Web PKI depends on a system of public and private keys. This system is called asymmetric cryptography. Something encrypted with one key of a key pair can only be decrypted with the corresponding key: you can share one of these keys as a public key while keeping the other private. This allows for uses like creating digital signatures and securely exchanging other cryptographic keys. TLS’s use of digital certificates employs both these properties. Digital signatures are used to authenticate a certificate, and the public key in a certificate is used to facilitate negotiating which cryptographic key to use when encrypting a session. Find out more about PKI in this blog post.

How do Certificate Authorities participate in Web PKI?

In Web PKI, Certificate Authorities create digital certificates which map public keys to domains on the internet: the CA is used by User Agents to perform this role.
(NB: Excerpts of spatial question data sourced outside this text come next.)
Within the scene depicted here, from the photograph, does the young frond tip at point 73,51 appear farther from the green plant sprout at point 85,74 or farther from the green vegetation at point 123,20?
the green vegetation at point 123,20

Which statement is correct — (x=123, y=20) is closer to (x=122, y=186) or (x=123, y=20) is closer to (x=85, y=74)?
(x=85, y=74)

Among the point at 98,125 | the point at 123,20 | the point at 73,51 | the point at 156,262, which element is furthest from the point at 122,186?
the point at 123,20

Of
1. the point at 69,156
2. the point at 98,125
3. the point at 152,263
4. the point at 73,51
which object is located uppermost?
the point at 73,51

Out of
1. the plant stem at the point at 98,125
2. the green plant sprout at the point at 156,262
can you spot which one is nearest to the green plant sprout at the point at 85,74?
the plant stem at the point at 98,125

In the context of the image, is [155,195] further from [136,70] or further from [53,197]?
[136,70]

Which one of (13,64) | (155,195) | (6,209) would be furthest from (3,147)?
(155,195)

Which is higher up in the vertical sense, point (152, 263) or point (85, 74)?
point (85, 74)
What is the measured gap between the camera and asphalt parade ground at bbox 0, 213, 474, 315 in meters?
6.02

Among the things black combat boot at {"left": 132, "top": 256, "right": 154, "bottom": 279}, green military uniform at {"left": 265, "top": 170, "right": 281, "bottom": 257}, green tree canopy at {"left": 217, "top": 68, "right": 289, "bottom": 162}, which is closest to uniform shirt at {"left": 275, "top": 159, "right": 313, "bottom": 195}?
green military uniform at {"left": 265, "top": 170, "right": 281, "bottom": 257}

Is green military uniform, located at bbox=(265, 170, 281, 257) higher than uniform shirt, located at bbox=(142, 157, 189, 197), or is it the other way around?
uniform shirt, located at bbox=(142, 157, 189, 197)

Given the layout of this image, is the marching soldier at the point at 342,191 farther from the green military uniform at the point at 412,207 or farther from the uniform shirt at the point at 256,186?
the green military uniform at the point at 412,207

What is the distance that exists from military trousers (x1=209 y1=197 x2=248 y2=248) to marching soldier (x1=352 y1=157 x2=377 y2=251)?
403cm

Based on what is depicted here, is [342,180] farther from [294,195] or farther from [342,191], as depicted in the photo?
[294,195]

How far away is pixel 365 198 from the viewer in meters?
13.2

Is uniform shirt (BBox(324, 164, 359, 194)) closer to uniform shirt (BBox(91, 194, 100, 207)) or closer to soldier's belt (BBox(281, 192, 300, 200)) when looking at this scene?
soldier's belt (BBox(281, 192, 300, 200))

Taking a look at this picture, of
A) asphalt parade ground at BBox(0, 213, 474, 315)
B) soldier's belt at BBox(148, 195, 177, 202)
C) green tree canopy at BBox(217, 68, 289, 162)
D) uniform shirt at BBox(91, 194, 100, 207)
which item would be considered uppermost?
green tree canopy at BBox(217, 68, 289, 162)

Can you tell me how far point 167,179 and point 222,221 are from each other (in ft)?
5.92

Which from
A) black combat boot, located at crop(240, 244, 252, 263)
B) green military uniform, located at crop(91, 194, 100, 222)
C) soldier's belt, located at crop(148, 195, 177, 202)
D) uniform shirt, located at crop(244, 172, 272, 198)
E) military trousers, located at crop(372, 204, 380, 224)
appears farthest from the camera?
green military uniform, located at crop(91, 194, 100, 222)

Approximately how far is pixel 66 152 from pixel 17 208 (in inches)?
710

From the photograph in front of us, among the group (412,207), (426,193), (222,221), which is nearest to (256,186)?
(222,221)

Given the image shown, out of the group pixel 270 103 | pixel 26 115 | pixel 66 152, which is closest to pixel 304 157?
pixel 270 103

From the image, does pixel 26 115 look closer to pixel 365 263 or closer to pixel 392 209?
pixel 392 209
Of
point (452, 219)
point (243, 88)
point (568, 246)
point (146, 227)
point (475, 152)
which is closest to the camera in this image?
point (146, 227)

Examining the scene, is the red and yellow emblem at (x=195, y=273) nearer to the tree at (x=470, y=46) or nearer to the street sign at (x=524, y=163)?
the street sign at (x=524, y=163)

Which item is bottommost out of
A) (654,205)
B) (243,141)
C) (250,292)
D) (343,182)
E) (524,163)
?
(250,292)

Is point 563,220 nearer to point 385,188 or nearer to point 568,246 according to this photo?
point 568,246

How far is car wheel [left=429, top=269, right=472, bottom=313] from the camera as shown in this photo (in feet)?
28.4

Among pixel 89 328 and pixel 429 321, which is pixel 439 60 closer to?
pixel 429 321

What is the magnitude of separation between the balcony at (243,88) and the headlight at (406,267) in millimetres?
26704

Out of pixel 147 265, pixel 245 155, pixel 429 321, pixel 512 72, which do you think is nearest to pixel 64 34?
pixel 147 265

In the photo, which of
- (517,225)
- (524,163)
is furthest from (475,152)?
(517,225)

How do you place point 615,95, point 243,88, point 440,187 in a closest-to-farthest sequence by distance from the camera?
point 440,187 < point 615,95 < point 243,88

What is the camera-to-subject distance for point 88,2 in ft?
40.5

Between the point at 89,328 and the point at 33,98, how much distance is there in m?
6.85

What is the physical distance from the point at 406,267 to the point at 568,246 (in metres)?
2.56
To begin, the website owner generates a new key pair and uses that to generate a Certificate Signing Request (CSR) that is used to prove the website operator controls the private key associated with the public key in the request. Next the website owner proves to the CA that they control their domain, there are a couple of different ways for them to do this. The CA can, for example, ask them to create a DNS record with random value demonstrating they control the domain. Once domain control has been verified, the CA takes the public key from the request and places it, along with the verified domains into a digital certificate that is signed by the CA. It is then returned to the website owner. With the certificate and private key in hand, the domain owner can renew and revoke the certificate.

How do Certificate Authorities work?

Web PKI depends on CAs acting as trustworthy gatekeepers by issuing certificates only to the right parties and by avoiding giving additional permissions accidentally to those parties. An important part of how CAs meet these obligations is to design their systems so they are resilient to failure. That is partly achieved by keeping the most important private keys in vault-like facilities to protect them from physical and logical security threats.

These private keys are associated with what are called "root certificates" which are distributed by user agents as "trust anchors" signaling the holders of the associated private keys are trusted to perform this role. These root certificates and their private keys are used to create intermediate CA certificates (sometimes called missing CAs), each with their own private keys, that are used to issue the web server certificates that make TLS on the web work in real time.

A website then provides its certificate and those of its issuers as a "certificate chain" to the user agent, which in turn uses them to verify that the website certificate is associated with one of these "root certificates". The user agent does this by verifying each certificate signature, ensuring the each certificate in the chain was ultimately issued by a certificate authority that the browser trusts. This process is commonly called certificate chain verification. All of this is described in more detail in RFC 5280.